Wahlplakate vor Alstom in Görlitz: Florian Oest im Kampf um Erststimmen.
Wahlplakate vor Alstom in Görlitz: Florian Oest im Kampf um Erststimmen. © Martin Schneider

Dass er die Interessen der Region in Berlin besser vertreten könnte, nimmt Frank Seibel schon an. "Aber ich bin mir trotzdem unsicher. Einerseits vermute ich, dass bei ihm rein rechnerisch die Chance am größten ist, den AfD-Kandidaten zu überholen." So hatten etwa auch zwei SPD-Bürgermeister argumentiert, die vorige Woche die Erststimmen-Kampagne von Oest unterstützen. "Aber wenn absehbar ist, dass Oest dann doch zehn Prozentpunkte hinter Chrupalla landet, würde ich mein Pulver nicht verschießen", sondern einem anderen Kandidaten zumindest den Rücken stärken.

Taktisch wählen - ja oder nein, dazu wird auch in den sozialen Netzwerken diskutiert. Für eine erfolgreiche Erststimmen-Kampagne brauche es auch einen Konsens mit den anderen Parteien. Aber das scheint diesmal nicht gegeben.

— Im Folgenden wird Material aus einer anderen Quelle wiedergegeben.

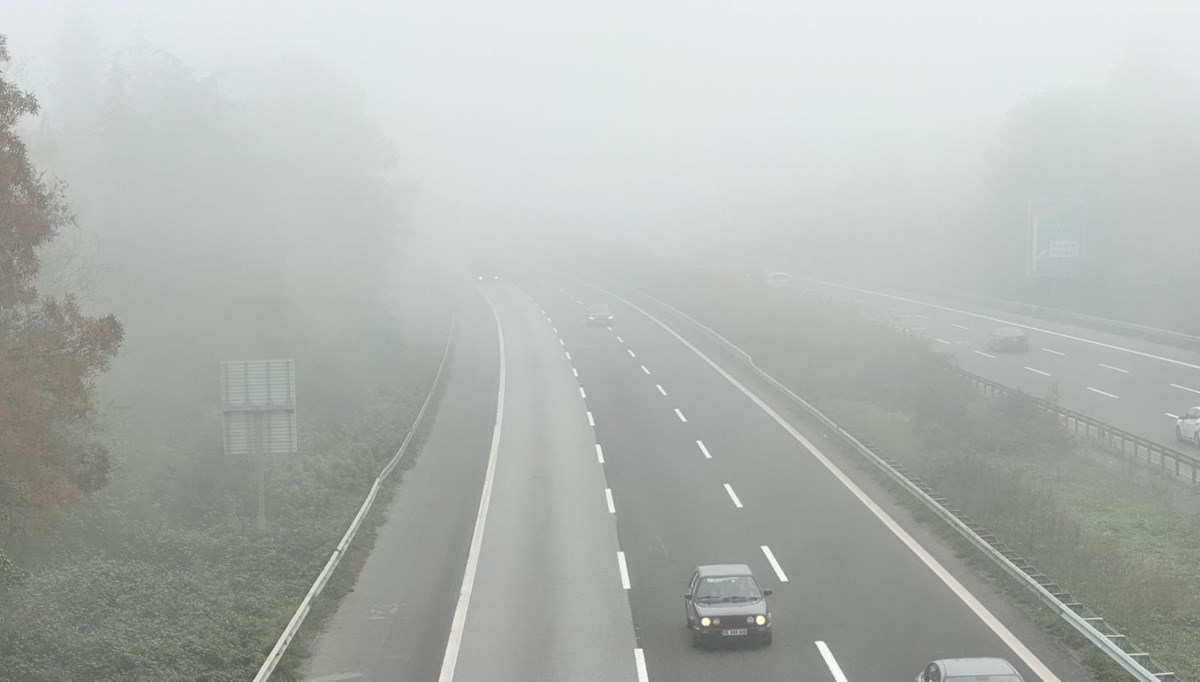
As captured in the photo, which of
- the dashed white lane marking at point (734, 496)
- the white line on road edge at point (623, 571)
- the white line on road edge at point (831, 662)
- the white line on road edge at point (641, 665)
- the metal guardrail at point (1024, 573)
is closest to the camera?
the metal guardrail at point (1024, 573)

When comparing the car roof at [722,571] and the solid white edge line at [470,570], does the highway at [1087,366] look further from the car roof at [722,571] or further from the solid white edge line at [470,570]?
the car roof at [722,571]

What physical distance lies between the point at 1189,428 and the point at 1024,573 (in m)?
20.9

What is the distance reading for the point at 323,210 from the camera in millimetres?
70625

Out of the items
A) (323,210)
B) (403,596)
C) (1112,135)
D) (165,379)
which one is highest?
(1112,135)

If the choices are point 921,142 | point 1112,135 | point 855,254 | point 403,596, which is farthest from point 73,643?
point 921,142

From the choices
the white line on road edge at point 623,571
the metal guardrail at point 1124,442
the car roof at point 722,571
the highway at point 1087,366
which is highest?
the highway at point 1087,366

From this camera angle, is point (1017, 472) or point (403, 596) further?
point (1017, 472)

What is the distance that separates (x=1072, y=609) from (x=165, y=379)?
29005 mm

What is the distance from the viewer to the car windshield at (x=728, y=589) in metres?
20.5

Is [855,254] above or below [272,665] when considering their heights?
above

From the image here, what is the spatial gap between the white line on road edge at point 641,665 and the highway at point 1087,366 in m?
26.5

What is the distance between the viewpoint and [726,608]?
792 inches

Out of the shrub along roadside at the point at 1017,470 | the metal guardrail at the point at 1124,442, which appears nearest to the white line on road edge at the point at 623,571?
the shrub along roadside at the point at 1017,470

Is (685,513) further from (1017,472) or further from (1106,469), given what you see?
(1106,469)
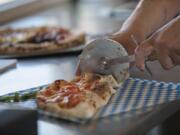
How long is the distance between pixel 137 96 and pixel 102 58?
0.12 metres

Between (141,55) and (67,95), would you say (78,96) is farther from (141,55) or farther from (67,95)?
(141,55)

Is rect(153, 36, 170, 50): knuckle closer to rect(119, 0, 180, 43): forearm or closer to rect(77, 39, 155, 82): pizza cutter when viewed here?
rect(77, 39, 155, 82): pizza cutter

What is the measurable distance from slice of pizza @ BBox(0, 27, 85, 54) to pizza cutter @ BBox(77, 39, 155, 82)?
0.42 meters

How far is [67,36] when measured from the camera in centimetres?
164

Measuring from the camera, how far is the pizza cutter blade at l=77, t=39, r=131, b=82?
43.6 inches

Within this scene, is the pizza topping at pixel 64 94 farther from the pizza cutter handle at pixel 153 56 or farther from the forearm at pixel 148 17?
the forearm at pixel 148 17

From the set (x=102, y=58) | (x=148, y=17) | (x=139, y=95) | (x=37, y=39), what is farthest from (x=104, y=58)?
(x=37, y=39)

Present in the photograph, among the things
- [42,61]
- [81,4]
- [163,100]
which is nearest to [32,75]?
[42,61]

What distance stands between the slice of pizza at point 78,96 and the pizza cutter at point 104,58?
0.02 m

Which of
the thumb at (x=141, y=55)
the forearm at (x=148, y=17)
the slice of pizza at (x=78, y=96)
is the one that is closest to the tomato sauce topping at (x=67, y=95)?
the slice of pizza at (x=78, y=96)

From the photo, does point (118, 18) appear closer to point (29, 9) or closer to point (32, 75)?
point (29, 9)

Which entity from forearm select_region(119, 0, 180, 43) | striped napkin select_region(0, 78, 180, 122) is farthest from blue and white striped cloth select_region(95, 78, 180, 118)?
forearm select_region(119, 0, 180, 43)

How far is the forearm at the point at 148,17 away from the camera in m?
1.34

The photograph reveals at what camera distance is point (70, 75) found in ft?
4.28
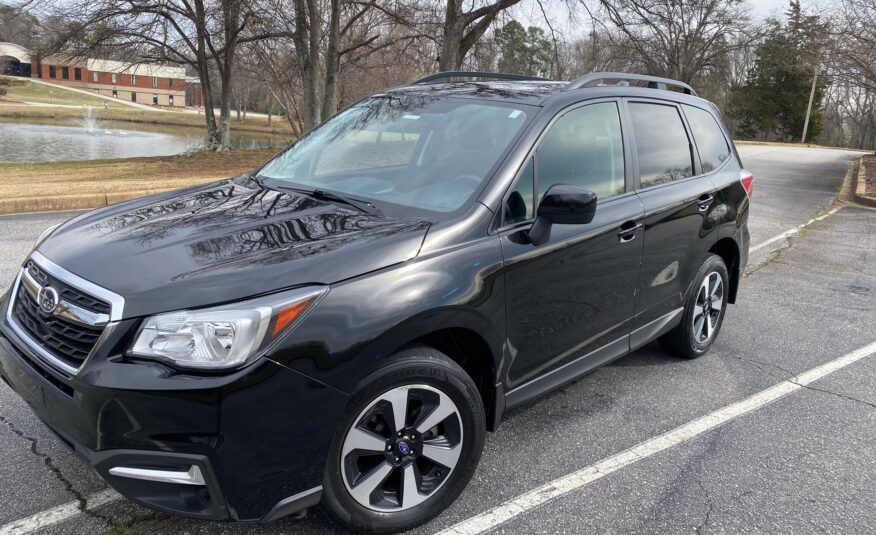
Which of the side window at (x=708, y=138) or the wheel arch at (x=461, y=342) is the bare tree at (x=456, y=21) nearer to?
the side window at (x=708, y=138)

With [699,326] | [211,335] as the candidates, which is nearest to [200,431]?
[211,335]

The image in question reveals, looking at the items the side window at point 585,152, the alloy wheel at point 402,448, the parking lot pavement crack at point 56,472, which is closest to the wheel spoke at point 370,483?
the alloy wheel at point 402,448

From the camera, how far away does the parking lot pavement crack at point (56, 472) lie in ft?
8.62

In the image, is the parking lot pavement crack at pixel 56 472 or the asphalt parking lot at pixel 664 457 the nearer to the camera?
the parking lot pavement crack at pixel 56 472

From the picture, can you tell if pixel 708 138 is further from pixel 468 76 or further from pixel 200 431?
pixel 200 431

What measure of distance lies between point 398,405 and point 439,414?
0.21 meters

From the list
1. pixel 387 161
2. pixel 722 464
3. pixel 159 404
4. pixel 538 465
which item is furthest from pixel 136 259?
pixel 722 464

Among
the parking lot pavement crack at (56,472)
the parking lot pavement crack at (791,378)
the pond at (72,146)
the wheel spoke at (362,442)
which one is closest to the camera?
the wheel spoke at (362,442)

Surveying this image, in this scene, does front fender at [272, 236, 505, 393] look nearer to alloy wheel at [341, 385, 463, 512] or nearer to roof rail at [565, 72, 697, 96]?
alloy wheel at [341, 385, 463, 512]

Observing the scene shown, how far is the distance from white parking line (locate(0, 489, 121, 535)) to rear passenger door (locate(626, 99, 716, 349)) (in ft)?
9.28

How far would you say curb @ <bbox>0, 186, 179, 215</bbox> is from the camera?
892 cm

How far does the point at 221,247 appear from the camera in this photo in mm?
2494

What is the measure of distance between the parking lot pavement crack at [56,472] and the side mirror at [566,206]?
2.17 m

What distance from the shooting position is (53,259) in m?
2.59
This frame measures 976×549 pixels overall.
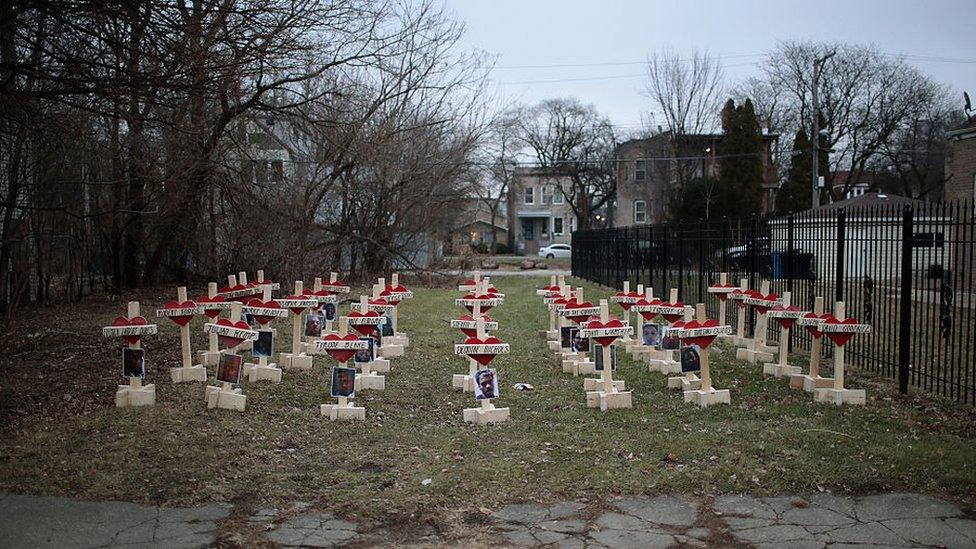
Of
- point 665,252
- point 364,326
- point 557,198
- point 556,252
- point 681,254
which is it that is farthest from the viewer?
point 557,198

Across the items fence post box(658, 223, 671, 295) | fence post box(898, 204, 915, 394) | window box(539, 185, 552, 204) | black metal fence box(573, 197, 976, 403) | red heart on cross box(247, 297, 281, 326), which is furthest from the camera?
window box(539, 185, 552, 204)

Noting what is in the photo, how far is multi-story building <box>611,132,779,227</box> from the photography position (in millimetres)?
56188

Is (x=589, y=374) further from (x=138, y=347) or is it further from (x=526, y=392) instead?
(x=138, y=347)

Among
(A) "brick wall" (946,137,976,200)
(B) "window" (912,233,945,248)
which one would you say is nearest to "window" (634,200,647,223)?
(A) "brick wall" (946,137,976,200)

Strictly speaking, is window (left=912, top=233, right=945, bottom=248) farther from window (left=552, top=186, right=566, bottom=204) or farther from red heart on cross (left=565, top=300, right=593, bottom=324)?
window (left=552, top=186, right=566, bottom=204)

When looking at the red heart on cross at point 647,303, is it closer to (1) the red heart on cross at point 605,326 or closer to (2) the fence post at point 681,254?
(1) the red heart on cross at point 605,326

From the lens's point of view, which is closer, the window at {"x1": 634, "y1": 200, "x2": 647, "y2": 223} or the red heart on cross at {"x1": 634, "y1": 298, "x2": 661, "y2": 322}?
the red heart on cross at {"x1": 634, "y1": 298, "x2": 661, "y2": 322}

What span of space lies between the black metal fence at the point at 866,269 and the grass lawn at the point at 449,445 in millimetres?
808

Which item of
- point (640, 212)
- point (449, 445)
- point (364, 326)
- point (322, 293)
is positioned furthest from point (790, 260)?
point (640, 212)

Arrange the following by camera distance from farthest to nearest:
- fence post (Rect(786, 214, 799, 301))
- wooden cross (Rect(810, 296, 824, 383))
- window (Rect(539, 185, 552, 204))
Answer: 1. window (Rect(539, 185, 552, 204))
2. fence post (Rect(786, 214, 799, 301))
3. wooden cross (Rect(810, 296, 824, 383))

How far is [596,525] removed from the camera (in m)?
5.51

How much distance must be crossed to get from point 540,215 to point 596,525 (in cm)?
7837

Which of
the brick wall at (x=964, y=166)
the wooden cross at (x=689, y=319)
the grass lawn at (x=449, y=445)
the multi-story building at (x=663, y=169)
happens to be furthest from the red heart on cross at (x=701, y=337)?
the multi-story building at (x=663, y=169)

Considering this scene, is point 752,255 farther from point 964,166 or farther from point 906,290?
point 964,166
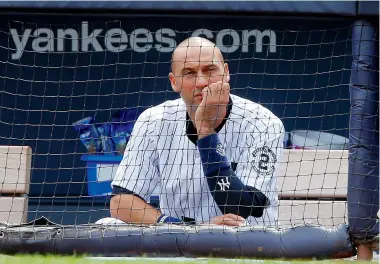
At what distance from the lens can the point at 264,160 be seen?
4215mm

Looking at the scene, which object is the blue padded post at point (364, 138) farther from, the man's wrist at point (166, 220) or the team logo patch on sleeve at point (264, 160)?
the man's wrist at point (166, 220)

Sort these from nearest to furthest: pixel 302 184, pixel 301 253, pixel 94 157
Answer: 1. pixel 301 253
2. pixel 302 184
3. pixel 94 157

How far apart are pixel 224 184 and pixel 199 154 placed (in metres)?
0.21

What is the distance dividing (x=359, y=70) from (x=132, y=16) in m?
0.92

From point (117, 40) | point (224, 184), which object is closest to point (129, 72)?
point (117, 40)

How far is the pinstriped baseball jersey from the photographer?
4238mm

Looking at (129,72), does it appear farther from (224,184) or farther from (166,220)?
(224,184)

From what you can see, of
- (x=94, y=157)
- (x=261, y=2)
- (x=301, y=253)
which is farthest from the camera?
(x=94, y=157)

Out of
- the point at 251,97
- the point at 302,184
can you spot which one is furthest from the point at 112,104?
the point at 302,184

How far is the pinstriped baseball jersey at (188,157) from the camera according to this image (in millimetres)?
4238

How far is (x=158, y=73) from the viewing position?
23.6 ft

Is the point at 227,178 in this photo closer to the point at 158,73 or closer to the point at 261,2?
the point at 261,2

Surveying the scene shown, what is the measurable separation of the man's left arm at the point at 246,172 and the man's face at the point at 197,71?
0.77 ft

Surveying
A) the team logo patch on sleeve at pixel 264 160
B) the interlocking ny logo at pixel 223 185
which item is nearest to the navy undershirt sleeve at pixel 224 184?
the interlocking ny logo at pixel 223 185
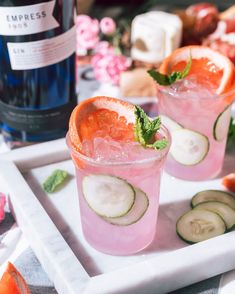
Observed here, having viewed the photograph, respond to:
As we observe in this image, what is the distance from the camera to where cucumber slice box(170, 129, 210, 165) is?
106 centimetres

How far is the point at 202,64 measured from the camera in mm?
1083

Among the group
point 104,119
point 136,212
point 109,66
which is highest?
point 104,119

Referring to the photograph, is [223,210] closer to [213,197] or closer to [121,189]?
[213,197]

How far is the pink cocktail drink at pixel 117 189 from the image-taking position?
85cm

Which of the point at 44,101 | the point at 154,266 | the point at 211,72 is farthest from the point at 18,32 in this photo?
the point at 154,266

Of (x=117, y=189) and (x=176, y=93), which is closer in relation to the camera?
(x=117, y=189)

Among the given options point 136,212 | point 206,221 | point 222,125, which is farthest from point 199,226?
point 222,125

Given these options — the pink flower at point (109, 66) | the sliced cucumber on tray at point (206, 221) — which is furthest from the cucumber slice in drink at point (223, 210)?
the pink flower at point (109, 66)

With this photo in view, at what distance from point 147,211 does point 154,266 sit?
9cm

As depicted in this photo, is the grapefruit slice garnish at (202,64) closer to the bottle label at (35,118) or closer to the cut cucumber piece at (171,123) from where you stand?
the cut cucumber piece at (171,123)

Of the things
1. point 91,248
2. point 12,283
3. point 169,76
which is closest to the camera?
point 12,283

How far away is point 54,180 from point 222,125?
1.03 ft

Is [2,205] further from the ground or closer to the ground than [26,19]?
closer to the ground

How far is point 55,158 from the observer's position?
45.1 inches
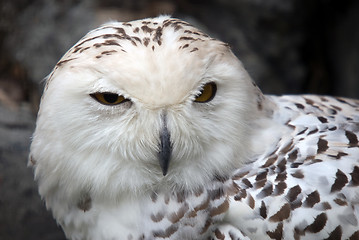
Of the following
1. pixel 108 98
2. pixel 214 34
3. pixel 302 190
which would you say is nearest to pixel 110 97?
pixel 108 98

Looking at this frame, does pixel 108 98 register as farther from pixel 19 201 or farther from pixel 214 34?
pixel 214 34

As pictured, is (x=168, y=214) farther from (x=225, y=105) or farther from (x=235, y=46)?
(x=235, y=46)

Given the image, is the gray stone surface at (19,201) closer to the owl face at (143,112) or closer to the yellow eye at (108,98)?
Result: the owl face at (143,112)

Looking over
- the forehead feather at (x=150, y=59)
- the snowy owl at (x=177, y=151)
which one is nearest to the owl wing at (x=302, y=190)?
the snowy owl at (x=177, y=151)

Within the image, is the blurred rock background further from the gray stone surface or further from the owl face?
the owl face

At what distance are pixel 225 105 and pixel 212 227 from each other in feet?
1.42

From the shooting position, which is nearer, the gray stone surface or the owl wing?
the owl wing

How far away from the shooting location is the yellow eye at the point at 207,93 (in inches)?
61.0

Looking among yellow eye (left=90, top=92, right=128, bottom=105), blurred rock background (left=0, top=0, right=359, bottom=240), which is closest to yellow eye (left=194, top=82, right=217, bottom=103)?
yellow eye (left=90, top=92, right=128, bottom=105)

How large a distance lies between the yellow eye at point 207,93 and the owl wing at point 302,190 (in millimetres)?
306

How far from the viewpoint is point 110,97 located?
1.51 meters

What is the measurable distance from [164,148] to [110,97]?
0.24 metres

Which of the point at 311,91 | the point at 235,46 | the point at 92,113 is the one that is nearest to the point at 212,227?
the point at 92,113

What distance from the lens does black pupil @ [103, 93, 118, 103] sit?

Mike Altmann, Stadtrat für Motor Görlitz, spricht sich dagegen aus, bezeichnet Florian Oests Erststimmen-Kampagne als "niedlich".

Retourkutsche für CDU?

Auch Altmann schreibt, Chrupalla habe sich wenig um die Region gekümmert. Dennoch wolle er nicht taktisch wählen und ruft dazu auf, Grünen-Kandidatin Anett Jagiela zu wählen.

Gegen das taktische Wählen spricht sich auch Franziska Schubert aus, Fraktionschefin der Grünen im sächsischen Landtag und Görlitzer Landtagsabgeordnete. "Die AfD 'verhindert' man doch nicht durch die Erststimme an jemanden, von dem Mensch nicht mal überzeugt ist!", schreibt Schubert auf ihrer Facebook-Seite.

Schafft es die grüne Kandidatin über die Liste?

Einen "Zweikampf" zwischen Oest und Chrupalla sehe sie zudem nicht. Zehn Kandidaten treten für das Direktmandat im Görlitzer Wahlkreis an. Die Grünen seien dabei keine Kleinpartei mehr. Bundesweit konnte sich die Partei nach der jüngsten TV-Debatte am Donnerstag in Umfragen noch mal leicht auf rund 16 Prozent verbessern. Allerdings stehen die Grünen in Sachsen laut Wahlprognose bei 5 Prozent der Zweitstimmen. Steht die Frage, ob das für Annett Jagiela reichen würde: Auch sie ist über Liste abgesichert, steht auf Platz fünf der sächsischen Landesliste.